Timestamps for Important Segments
| Section | MM:SS | Notes | |---------------------------|-------------------------|-----------------------------------------------------| | NBA/Basketball Sports Betting Scandal | 00:05-01:07, 22:01-23:06 | Gray areas of insider trading in sports betting | | Poker Cheating/Scandal | 06:45-16:09 | High-stakes games, cheating methods, mob rumors | | Fantasy Sports/Prop Bets & Detection | 17:20-19:39 | AI companies flagging suspicious betting patterns | | 9-9-6 Work Culture | 25:04-34:12 | China’s 72-hour week, U.S. attitudes, legal/ethical | | Equity/Fair Comp in 9-9-6 | 31:17-32:49 | What’s fair for startup employees | | Press Kumar’s AI Workflow Demo | 36:56-41:49 | End-to-end ad concept creation with AI tools | | Anthropic-Google AI/TPU Deal | 48:02-53:52 | Cloud infrastructure dynamics | | 37signals Drops AWS—DIY Infrastructure | 53:52-58:01 | Cost-benefit of in-house vs. cloud infrastructure |
Tone & Style
Authentic, sometimes irreverent or sarcastic, blending personal experience with industry analysis. Jason is blunt, provocative, and anecdotal; Alex is methodical with a subtle wit and global context.
Final Thoughts
- The startup hustle is as fierce as ever—whether in work ethic ("9-9-6") or the race for cloud infrastructure dominance.
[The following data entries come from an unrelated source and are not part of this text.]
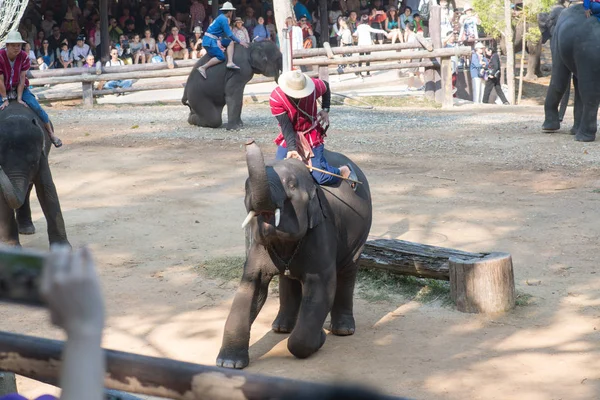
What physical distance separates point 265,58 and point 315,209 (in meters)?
9.55

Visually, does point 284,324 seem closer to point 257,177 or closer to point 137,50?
point 257,177

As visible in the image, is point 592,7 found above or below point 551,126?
above

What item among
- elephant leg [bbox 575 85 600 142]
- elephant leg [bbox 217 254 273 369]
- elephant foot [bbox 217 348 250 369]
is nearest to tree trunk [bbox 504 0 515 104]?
elephant leg [bbox 575 85 600 142]

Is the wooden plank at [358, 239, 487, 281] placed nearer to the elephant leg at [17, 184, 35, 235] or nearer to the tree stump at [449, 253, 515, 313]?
the tree stump at [449, 253, 515, 313]

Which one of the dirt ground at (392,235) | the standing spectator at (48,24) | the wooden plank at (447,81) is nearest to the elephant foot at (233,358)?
the dirt ground at (392,235)

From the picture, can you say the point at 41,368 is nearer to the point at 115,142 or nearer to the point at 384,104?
the point at 115,142

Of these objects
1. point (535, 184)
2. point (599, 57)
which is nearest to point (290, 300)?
point (535, 184)

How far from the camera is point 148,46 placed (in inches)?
890

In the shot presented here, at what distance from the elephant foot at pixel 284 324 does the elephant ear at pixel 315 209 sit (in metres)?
0.84

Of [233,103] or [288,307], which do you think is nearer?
[288,307]

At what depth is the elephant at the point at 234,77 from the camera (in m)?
14.8

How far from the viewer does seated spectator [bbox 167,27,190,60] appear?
22656 millimetres

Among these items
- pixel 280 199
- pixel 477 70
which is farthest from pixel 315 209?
pixel 477 70

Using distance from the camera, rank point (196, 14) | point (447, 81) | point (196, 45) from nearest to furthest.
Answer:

- Regulation is making fraud more visible, and technology (especially AI) is both a target for hustlers and a tool for transparency.
- AI and modern tools are rapidly closing the skills gap in creative industries.
- Partnership strategies and infrastructure choices are pivotal in the AI arms race.
Essential Takeaway:
“Work harder than the competition, but be smart about incentives and infrastructure—because in modern startups, the old rules and new tech collide daily.”